• _GIVEN INSTRUCTION_: Copy out, exactly as given, every line from the line with "Looking at the photographed" to the end of the listing, both of those lines included.

Entries from a dataset
** start **
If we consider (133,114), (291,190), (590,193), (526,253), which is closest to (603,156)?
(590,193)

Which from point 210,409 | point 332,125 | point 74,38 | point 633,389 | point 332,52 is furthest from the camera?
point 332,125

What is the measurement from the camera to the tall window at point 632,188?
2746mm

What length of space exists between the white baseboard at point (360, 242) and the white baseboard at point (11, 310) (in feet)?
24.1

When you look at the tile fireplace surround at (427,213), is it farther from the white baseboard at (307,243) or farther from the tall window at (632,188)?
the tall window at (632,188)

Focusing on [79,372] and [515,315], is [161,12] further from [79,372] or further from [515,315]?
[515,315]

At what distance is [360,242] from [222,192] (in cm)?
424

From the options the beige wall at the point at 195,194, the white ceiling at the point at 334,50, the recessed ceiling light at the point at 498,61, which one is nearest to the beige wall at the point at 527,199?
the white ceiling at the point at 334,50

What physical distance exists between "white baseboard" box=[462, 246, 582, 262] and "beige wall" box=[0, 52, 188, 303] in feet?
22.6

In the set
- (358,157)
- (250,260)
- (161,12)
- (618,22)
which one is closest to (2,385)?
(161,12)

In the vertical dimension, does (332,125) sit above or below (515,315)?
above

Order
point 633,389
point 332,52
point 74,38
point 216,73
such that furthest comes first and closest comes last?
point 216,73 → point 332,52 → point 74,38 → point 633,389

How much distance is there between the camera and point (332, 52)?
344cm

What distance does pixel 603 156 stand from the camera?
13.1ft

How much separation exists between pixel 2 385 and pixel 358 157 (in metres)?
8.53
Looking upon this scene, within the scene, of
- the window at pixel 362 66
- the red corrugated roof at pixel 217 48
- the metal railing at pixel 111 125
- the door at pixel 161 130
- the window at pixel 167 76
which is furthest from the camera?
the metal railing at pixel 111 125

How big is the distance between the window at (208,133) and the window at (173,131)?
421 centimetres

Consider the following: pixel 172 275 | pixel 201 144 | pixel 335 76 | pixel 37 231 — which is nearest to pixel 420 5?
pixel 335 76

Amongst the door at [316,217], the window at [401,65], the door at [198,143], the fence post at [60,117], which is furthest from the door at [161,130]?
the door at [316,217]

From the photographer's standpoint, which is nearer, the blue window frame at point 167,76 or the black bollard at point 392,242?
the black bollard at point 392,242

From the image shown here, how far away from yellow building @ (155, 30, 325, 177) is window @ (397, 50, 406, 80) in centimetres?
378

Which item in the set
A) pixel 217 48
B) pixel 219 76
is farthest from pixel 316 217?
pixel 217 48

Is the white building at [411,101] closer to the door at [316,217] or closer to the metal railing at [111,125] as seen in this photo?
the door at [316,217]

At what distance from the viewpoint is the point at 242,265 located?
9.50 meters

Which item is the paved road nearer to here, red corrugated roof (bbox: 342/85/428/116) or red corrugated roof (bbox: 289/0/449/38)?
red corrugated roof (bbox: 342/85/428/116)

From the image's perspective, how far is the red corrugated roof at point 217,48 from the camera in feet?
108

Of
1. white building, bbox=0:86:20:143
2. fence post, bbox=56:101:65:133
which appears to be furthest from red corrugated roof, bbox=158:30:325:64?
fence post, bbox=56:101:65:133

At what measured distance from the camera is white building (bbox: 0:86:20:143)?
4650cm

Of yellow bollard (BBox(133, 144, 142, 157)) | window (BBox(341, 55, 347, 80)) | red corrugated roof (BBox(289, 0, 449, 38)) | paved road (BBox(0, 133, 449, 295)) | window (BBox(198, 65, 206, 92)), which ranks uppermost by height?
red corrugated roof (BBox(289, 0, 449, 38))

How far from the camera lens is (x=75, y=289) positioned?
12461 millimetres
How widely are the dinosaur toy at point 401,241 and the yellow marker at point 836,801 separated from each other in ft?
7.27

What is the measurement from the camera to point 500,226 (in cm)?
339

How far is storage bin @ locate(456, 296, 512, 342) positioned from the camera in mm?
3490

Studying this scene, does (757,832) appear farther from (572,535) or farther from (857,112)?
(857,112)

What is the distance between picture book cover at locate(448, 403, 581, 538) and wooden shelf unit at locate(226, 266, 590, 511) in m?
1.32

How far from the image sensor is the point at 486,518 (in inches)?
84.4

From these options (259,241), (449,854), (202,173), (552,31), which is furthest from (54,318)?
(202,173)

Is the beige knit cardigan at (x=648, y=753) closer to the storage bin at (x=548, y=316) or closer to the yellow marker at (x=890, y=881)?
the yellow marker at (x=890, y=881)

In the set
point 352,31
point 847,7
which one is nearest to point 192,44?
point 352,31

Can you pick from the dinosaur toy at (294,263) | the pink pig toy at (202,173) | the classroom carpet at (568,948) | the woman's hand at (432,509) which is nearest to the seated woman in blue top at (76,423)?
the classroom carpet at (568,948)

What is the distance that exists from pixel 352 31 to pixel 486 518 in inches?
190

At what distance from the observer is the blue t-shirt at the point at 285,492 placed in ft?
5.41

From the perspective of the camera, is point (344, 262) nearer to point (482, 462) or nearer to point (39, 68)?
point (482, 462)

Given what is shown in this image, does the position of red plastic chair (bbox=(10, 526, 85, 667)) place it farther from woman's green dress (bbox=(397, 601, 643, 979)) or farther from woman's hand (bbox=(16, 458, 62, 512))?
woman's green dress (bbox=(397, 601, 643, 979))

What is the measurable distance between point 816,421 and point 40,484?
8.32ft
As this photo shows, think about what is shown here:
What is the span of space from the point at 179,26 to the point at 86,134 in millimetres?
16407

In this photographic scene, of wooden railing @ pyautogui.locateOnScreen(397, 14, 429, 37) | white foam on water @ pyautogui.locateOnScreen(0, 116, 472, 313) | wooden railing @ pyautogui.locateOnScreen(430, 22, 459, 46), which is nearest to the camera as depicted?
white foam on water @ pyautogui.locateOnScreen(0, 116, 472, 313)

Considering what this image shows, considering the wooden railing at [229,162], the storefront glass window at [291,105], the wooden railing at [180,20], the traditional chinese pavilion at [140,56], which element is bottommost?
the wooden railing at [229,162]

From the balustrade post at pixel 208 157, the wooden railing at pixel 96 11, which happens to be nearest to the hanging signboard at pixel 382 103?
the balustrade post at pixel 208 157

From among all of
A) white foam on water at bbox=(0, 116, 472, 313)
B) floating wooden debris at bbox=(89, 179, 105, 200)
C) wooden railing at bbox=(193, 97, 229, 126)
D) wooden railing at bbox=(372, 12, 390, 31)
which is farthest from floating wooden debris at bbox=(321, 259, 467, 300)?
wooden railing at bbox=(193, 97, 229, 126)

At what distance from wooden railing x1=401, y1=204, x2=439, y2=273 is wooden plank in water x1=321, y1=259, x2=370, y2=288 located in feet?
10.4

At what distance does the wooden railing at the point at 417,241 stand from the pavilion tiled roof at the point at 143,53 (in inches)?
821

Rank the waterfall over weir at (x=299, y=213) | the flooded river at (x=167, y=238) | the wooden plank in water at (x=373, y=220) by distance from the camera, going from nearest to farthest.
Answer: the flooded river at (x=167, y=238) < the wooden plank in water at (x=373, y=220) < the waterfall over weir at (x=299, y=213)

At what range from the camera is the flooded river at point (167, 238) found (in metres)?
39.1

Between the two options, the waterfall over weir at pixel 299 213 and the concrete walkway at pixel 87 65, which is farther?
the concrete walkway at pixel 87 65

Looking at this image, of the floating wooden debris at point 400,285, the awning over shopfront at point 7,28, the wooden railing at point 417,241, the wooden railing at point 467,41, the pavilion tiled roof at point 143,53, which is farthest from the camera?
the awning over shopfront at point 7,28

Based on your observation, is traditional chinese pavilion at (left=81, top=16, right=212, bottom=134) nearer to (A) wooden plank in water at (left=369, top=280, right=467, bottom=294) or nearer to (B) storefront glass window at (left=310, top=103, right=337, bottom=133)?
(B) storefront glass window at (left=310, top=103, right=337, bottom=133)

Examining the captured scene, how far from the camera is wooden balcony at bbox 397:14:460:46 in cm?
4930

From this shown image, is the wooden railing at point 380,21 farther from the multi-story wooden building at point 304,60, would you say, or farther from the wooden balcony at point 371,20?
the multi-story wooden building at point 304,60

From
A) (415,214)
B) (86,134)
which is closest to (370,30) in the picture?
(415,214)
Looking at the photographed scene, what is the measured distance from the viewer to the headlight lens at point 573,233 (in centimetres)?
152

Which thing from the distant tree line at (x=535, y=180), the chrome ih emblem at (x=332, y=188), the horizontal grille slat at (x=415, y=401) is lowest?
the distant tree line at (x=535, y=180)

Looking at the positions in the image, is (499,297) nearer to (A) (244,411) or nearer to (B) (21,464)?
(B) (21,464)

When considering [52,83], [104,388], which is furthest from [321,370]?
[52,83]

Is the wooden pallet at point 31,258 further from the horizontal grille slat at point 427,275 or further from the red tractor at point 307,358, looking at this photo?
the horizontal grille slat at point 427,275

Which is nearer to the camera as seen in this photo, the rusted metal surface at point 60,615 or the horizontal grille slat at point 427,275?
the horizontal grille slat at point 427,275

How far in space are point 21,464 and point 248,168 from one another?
** end **
• _RIGHT ANSWER_:
Looking at the photographed scene, what is the measured distance from the viewer to the headlight lens at point 573,233 (in centimetres)?
152

Which thing from the distant tree line at (x=535, y=180), the chrome ih emblem at (x=332, y=188), the horizontal grille slat at (x=415, y=401) is lowest?
the distant tree line at (x=535, y=180)

Looking at the positions in the image, is (499,297) nearer to (A) (244,411) or nearer to (B) (21,464)?
(B) (21,464)

When considering [52,83], [104,388], which is furthest from [321,370]?
[52,83]

Is the wooden pallet at point 31,258 further from the horizontal grille slat at point 427,275 or further from the red tractor at point 307,358, looking at this photo?
the horizontal grille slat at point 427,275

Which is nearer to the camera as seen in this photo, the rusted metal surface at point 60,615 or the horizontal grille slat at point 427,275?
the horizontal grille slat at point 427,275

How far in space are point 21,464 and point 248,168 from one another?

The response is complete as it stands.